## TEXT SEGMENT

Target Grade Level / Age Range:

9-12

Estimated Time:

2 class periods, plus one day for field trip

Purpose:

Students’ performance objectives are to 1) investigate the effects of temperature and enzymes in alcohol fermentation. 2) explore the process of ethanol production for use as biofuel, a renewable energy resource. 3) design and build an apparatus that measures gas production during fermentation.

Materials:

Essential Files

 

Vocabulary

  • Alcohol: any  compound that contains a carbon atom that is single-bonded to an oxygen bonded to a hydrogen atom (-OH group)
  • Enzyme: a substance produced by a living organism that acts as a catalyst to increase the rate of a specific biochemical reaction.
  • Ethanol: an alcohol containing only  two carbons
  • Fermentation: a normal metabolic process in which oxygen is not the final electron acceptor. Fermentation is the process through which alcohols are made and can occur in low oxygen conditions
  • Distillation: a process of heating a liquid mixture to a specific temperature range in order to separate the substances by boiling point, then capturing and cooling the vapors.
  • Fractional distillation: separation of a liquid mixture into its components (fractions) that differ in chemical composition (and hence boiling point) by means of distillation.
  • Rate of reaction: rate at which reactants are used up or products are formed.
  • Simple rate laws: A rate law is an expression that relates the reaction rate to the concentrations of the chemical species present in the reaction mixture, may include reactants, products and catalysts (but not reactive intermediates).

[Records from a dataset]
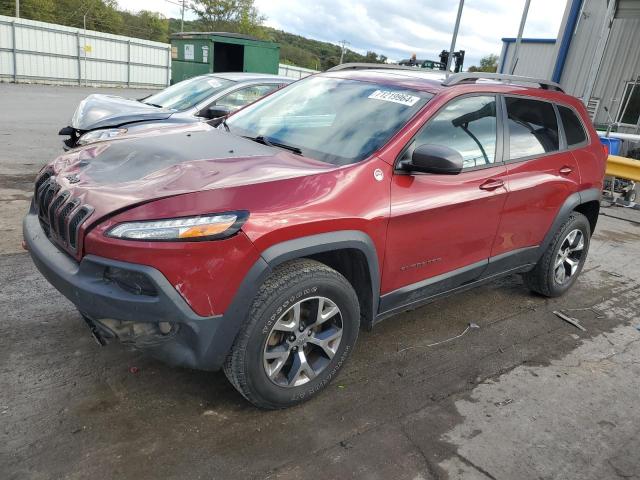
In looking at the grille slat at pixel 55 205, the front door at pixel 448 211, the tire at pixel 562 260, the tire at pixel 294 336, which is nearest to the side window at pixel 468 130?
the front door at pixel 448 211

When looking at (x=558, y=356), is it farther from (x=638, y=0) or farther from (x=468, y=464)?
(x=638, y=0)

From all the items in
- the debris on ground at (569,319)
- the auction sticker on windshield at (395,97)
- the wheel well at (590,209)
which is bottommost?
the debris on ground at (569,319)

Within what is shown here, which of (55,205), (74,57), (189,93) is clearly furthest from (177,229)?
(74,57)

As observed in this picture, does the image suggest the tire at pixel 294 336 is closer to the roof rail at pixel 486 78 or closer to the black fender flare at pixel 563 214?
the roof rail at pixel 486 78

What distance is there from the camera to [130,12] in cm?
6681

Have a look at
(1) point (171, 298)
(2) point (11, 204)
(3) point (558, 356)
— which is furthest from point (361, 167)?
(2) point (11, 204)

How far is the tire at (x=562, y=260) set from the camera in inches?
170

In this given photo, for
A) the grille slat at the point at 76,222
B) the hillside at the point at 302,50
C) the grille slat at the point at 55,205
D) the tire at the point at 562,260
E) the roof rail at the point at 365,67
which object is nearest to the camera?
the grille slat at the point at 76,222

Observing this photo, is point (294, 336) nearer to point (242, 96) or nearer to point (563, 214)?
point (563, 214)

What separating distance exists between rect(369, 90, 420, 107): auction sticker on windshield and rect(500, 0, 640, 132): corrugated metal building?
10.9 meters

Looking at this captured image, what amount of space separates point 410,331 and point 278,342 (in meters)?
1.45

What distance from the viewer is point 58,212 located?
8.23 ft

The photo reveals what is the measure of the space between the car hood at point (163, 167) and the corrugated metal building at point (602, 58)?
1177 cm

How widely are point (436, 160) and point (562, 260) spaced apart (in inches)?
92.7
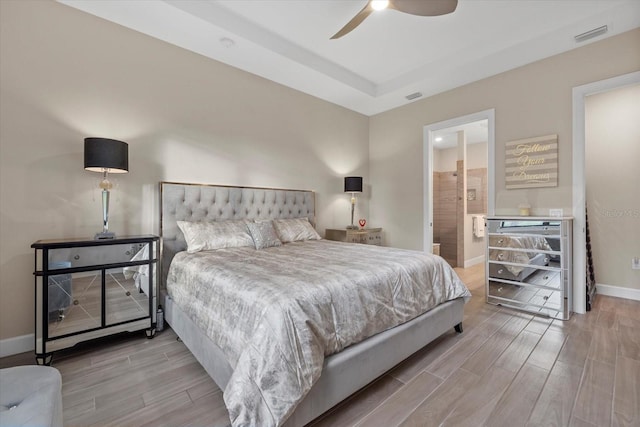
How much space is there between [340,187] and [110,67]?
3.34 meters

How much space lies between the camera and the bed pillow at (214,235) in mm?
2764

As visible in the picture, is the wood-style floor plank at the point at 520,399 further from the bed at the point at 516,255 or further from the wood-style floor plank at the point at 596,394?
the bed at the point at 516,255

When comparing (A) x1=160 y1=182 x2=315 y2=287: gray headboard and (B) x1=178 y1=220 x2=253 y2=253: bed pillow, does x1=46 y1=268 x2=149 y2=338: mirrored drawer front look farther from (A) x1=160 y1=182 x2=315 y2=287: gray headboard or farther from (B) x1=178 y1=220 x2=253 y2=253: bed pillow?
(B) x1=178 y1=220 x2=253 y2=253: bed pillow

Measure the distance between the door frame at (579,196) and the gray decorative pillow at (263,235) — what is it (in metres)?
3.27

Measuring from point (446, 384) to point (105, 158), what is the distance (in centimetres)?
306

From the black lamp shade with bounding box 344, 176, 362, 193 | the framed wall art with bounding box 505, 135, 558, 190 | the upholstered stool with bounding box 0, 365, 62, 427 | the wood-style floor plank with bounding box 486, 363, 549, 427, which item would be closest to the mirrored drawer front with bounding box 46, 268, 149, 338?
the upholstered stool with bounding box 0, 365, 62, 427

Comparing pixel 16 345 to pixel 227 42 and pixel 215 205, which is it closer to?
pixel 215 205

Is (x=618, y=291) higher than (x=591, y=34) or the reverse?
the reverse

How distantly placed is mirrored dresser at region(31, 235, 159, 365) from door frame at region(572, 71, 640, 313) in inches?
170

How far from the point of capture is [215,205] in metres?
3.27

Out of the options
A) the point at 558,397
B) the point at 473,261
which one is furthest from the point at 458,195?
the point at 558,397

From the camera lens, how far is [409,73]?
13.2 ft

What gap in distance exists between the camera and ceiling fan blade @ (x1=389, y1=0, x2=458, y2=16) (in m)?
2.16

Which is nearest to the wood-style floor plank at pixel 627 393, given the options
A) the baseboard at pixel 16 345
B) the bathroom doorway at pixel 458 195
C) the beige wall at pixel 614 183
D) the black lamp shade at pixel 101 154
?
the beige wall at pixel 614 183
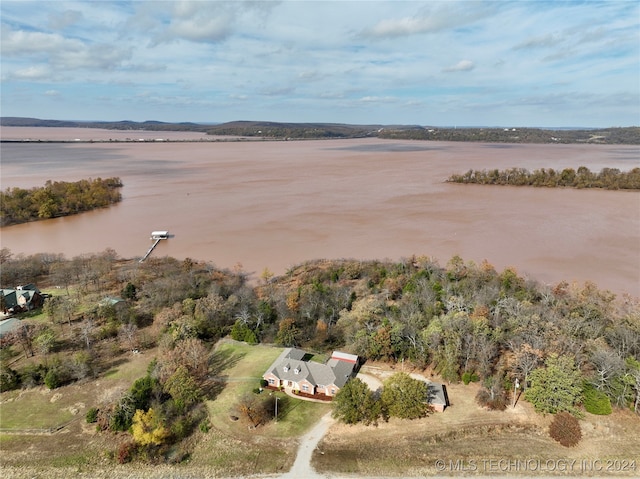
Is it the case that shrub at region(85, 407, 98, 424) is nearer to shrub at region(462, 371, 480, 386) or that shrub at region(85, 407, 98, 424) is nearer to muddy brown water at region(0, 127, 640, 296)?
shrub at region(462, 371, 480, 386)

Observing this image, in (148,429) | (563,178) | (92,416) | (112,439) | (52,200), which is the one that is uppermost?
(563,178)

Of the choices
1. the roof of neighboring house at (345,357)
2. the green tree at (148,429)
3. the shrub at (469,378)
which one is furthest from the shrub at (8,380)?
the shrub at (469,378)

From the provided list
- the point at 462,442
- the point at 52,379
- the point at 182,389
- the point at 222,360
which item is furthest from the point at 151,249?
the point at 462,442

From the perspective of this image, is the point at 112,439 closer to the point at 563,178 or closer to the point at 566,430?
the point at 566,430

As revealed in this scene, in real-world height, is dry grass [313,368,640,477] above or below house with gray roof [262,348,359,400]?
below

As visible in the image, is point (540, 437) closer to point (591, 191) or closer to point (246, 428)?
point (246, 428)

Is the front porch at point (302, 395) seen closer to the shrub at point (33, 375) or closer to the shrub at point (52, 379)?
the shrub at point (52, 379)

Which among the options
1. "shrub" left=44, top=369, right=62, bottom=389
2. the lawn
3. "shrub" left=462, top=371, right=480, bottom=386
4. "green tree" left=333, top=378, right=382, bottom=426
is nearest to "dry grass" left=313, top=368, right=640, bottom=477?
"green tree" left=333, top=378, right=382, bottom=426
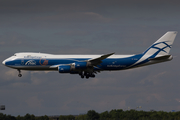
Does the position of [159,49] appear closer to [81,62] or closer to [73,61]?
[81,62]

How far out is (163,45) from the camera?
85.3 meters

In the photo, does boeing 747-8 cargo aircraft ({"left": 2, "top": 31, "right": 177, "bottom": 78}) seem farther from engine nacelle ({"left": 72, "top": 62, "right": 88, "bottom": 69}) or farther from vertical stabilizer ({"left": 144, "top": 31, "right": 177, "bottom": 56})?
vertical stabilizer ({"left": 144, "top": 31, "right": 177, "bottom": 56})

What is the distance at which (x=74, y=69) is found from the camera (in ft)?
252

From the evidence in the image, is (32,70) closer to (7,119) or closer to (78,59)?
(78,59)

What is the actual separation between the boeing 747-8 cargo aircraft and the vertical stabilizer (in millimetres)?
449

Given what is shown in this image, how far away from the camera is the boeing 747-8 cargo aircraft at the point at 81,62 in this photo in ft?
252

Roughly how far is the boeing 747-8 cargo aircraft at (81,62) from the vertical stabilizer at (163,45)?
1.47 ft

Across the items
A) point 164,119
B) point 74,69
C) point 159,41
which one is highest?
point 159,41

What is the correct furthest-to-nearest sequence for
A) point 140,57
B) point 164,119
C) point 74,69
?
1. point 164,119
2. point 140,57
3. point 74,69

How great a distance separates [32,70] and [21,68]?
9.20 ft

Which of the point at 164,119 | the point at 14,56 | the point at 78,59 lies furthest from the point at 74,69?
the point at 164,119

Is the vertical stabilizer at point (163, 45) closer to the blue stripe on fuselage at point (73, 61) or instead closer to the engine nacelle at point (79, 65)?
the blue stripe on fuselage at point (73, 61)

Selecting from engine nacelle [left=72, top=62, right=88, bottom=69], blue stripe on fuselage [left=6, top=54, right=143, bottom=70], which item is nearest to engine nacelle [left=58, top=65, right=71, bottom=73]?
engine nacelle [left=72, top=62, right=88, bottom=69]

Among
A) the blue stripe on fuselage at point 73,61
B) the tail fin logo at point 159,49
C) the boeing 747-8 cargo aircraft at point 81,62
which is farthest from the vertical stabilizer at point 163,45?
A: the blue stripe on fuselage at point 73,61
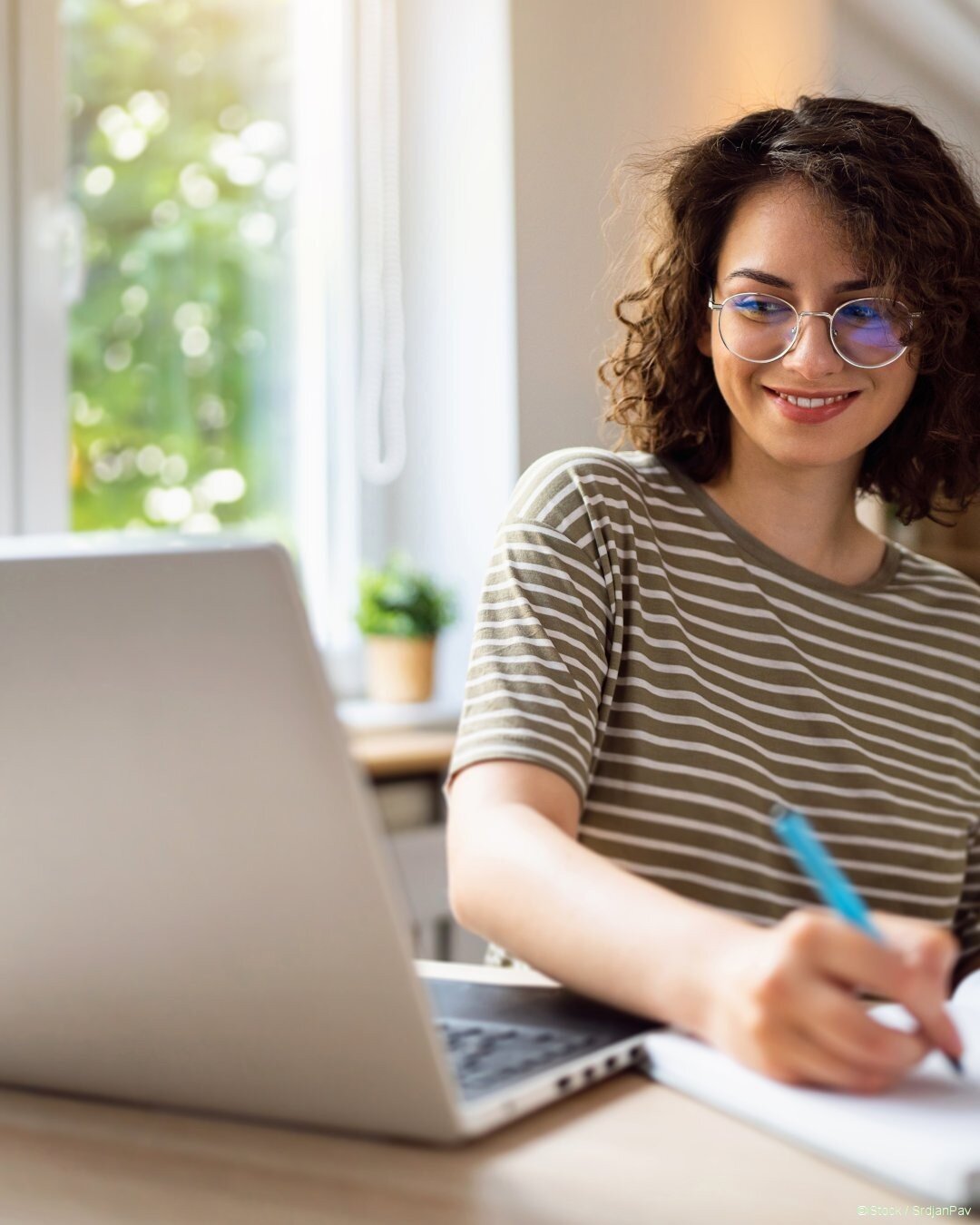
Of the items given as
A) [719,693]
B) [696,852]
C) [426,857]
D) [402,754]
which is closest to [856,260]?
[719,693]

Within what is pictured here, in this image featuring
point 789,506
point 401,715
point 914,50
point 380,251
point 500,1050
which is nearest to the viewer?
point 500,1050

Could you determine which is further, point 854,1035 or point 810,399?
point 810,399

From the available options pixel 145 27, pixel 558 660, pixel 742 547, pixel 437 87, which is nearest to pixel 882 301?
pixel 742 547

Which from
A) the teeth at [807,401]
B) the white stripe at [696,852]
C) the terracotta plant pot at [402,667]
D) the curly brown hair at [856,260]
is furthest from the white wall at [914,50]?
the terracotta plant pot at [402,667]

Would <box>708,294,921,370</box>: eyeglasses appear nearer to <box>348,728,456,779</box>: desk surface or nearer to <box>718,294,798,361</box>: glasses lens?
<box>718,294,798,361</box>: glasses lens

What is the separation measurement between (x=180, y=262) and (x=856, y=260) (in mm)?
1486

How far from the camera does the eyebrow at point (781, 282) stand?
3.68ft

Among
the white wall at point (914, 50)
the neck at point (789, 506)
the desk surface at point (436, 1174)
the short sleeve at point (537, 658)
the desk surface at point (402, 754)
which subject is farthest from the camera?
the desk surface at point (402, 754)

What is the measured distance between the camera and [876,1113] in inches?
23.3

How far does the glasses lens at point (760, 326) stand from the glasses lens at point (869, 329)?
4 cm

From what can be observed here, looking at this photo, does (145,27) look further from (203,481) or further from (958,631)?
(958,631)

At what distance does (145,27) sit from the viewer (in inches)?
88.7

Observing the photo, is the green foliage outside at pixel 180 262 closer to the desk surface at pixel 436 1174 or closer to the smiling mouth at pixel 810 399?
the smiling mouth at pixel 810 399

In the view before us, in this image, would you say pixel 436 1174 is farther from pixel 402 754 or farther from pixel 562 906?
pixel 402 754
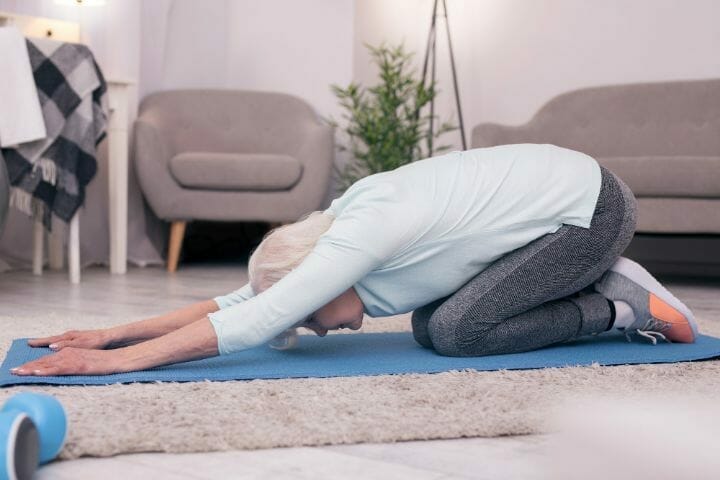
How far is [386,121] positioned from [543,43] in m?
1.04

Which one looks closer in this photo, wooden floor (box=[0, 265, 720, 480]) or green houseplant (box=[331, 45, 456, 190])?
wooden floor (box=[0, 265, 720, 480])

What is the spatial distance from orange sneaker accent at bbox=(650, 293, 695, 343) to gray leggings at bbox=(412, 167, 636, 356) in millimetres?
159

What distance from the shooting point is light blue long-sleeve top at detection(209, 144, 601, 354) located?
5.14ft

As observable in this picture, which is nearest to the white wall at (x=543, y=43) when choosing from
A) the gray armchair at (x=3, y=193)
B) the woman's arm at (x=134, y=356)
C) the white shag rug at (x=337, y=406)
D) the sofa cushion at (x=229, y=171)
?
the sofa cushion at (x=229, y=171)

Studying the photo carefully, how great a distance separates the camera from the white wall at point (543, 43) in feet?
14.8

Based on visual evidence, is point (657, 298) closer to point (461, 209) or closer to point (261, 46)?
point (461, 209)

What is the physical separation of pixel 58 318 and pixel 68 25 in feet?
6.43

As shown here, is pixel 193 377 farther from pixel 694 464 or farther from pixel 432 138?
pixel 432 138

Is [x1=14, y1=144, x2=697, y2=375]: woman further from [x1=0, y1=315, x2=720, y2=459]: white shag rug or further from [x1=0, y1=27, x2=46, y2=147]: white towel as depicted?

## WHAT YOU HAVE TO DO
Resume the lesson plan on ethanol fermentation, picking up right after its final vocabulary definition.

## REPLY TO THE EXERCISE
Background – Agricultural Connections

  1. Commercial production of fuel ethanol in the U.S. involves breaking down the starch present in corn into simple sugars (glucose), feeding these sugars to yeast (fermentation), and then recovering the main product (ethanol) and byproducts (e.g., animal feed).he chemical reaction of fermentation is where 1 mole of glucose yields 2 moles of ethanol and 2 moles of carbon dioxide. The reaction is:C6H12O6→2C2H6OH + 2 CO2
  2. The reaction takes place at 30-32°C for 2-3 days. Temperatures outside this range impact the fermentation process.
  3. Distiller’s grains is a coproduct of ethanol production. It is used as a source of protein and energy for livestock feed and contains the non-starch portions of the corn. It can be fed wet; or dried for ease of storage and transport. About one third of the weight of the corn used for the fermentation process remains as dried distiller’s grains (DDG).
  4. Carbon dioxide produced during the fermentation of corn can be captured and used for beverages or chemical manufacturing.
  5. Like all living things, the yeast used in fermentation needs to have suitable living conditions in order to grow and metabolize. These factors include temperature, moisture, pH, and nutrients. The ethanol is produced as a waste of the yeast cells, concentrates in the liquid, and eventually kills the yeast and stops the fermentation process.

Interest Approach – Engagement

Students will make a visit, either in person or virtual via Farmchat, to an ethanol plant to learn about the chemical processes involved in the production of ethanol.

Procedures

  1. Day 1: Students will do research on the basic processes of ethanol production to develop a set of questions they will use during their visit to the ethanol plant. This research should include the basic chemistry behind fermentation and distillation. Guide student research with suggested websites, graphics from background information, and other sources as appropriate. 
  2. Day 2: Students will make a real or virtual visit to the lab of an ethanol plant. They will use their background research to ask questions during the visit.
  3. Day 3: Students will produce their own ethanol (from sugar, not corn, to limit experimental variables). Using their knowledge of the ethanol production process, students will decide on the best method of production (considering temperature impact) and attempt to produce the most, high-quality ethanol. Use the Carolina STEM Challenge: Biofuels Kit Item #180950 and follow the instructions as provided. Making this a competition often encourages creativity and increased attention to details during the lab activity.
  4. Students will produce a lab report explaining their process and results.

Did you know? (Ag facts)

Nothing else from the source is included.